* **TASK REQUIREMENTS**
1 > Using the passage on the EU loan syndication report, mark each statement yes or no and quote the words from the passage that decide it. (a) DG Competition commissioned the Report from Europe Economics in August 2017. (b) The Report is an enforcement action by the EC against anticompetitive wrongdoing. (c) The Report's findings draw partly on interviews with 37 lenders and 100 borrowers/sponsors.
2 > In the passage on the EU loan syndication report, which two areas of syndicated lending does the Report focus on?
3 > Write the next part of the passage on the EU loan syndication report, starting after its final sentence.

On 5 April 2019, the European Commission (EC) published its report on the EU syndicated lending sector, “EU loan syndication and its impact on competition in credit markets” (the Report). The Report has now been anticipated for some time, having been commissioned by DG Competition from Europe Economics in August 2017, reflecting and responding to increasing antitrust scrutiny of the syndicated lending sector. To date, enforcement action in this sector has been taken by competition regulators in jurisdictions including the UK, Spain, Australia and Turkey. 

Through the Report, the EC aims to assess whether the syndicated lending market is working efficiently and, in particular, how effective competition in the syndicated lending sector is at present, having regard to its significance as a source of debt finance (particularly on a large scale) for other economic activity within the EU. As such, the Report does not represent enforcement by the EC against any form of anticompetitive wrongdoing, although frequently antitrust scrutiny of general markets or sectors can identify areas for subsequent enforcement action by regulators. The Report's findings are based (among other sources) on interviews with 37 lenders and 100 borrowers/sponsors, as well as debt advisers and credit rating agencies.

Focusing on two areas of syndicated lending (leveraged buy-outs or LBOs and project/infrastructure finance) across a sample of six Member States, the Report identifies various competition law risk areas across the different stages of the syndicated lending process. These include:

lenders’ use of “market soundings” to gauge the appetite of potentially competing banks to participate in a forthcoming syndication;

transparency resulting from competing lenders’ repeated transactional interactions over time;

restrictions requiring the borrower to procure ancillary services (such as hedging) from syndicate members;

conflicts of interest where lenders simultaneously act as debt advisors; and

possible coordination among lenders in the event of refinancing faced with borrower default. 

The majority of these areas are individually identified as “low risk” by the Report, but nonetheless their cumulative effect is to heighten the degree of antitrust risk associated with syndicated lending generally. Against these risks, the Report identifies three key safeguards on the lender side for allaying competition concerns, namely adequate attention to lenders’ duty of care to clients (e.g. through staff training and policies), internal protocols regulating information-sharing between loan syndication and origination functions, and limiting cross-selling of ancillary services. On this last point, the Report appears to favour the steps taken by the UK Financial Conduct Authority (FCA) in 2017 to ban certain restrictive clauses in banking agreements, flagging to players in this sector that they should re-consider their use of such restrictions across the EU.

The Report also points to two (not directly competition-related) areas for possible further work by industry and regulators, namely inefficiency in the secondary loan market, frequently as a result of transfer restrictions imposed by borrowers/sponsors, and whether lenders’ cumbersome “know your client” (KYC) requirements can be streamlined in future.

* **DATA SHOWN**

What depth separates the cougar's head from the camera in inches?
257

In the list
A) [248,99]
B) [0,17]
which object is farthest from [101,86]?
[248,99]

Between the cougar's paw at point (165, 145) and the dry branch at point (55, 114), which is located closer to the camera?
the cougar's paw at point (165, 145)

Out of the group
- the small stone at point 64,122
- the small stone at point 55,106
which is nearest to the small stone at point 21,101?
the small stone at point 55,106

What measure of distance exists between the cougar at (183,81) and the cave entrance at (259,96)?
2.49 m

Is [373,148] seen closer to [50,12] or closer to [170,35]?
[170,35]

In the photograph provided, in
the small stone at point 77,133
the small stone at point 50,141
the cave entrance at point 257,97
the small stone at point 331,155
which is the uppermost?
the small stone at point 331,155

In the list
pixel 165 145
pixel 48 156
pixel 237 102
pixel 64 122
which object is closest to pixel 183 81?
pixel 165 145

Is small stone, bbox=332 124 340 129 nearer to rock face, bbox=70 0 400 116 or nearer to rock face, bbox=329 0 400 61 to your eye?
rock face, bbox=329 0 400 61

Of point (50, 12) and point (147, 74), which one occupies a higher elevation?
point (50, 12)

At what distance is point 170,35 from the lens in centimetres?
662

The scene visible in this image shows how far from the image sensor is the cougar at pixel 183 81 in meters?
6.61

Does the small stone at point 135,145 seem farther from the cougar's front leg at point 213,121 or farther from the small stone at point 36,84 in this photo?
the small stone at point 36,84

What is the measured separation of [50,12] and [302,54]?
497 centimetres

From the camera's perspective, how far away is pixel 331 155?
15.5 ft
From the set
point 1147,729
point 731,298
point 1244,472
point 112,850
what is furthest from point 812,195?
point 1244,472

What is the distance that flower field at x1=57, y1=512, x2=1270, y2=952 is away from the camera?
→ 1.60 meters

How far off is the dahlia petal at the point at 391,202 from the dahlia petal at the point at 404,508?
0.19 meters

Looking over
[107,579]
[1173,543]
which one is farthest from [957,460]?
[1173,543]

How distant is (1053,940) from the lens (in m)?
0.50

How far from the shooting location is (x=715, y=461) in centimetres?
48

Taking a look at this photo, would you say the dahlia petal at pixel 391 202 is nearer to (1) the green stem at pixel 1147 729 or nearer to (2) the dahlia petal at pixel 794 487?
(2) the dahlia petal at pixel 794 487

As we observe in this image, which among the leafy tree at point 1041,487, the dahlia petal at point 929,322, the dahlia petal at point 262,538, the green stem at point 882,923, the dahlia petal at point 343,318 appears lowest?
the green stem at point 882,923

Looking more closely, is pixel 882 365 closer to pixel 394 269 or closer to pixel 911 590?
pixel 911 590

* **THE RESULTS**
1 >
(a) Yes: "having been commissioned by DG Competition from Europe Economics in August 2017"
(b) No: "the Report does not represent enforcement by the EC against any form of anticompetitive wrongdoing"
(c) Yes: "interviews with 37 lenders and 100 borrowers/sponsors"

2 > Leveraged buy-outs (LBOs) and project/infrastructure finance.

3 >
Analytical Framework

To get to grips with the vast syndicated lending sector – valued at approximately €720b across Europe in 2017 – the Report focuses on the six EU Member States in which the majority of borrowers, lenders and/or investors are located, namely the UK, Germany, France, the Netherlands, Spain and Poland. It also focuses on three areas of syndicated lending: (i) LBOs, i.e. M&A transactions in which debt is used to fund the buyer's acquisition of the target's equity; (ii) project finance (PF), i.e. financing for large-scale, long-term projects, frequently calling for large amounts of debt and equity financing; and (iii) infrastructure finance (Infra), i.e. a sub-set of project finance transactions whereby financing is provided for utilities, transport or telecommunications projects. Although these represent some of the most significant areas of syndicated lending activity, LBOs accounted for only around 7% and PF/Infra finance for only 4% of total syndicated debt in Europe in 2017, reflecting the very diverse range of uses to which such financing is put. The six Member States under investigation together accounted for around 75% of all syndicated lending in the 2017 LBO, PF and Infra segments in Europe, with Poland the smallest of the national markets by a considerable margin.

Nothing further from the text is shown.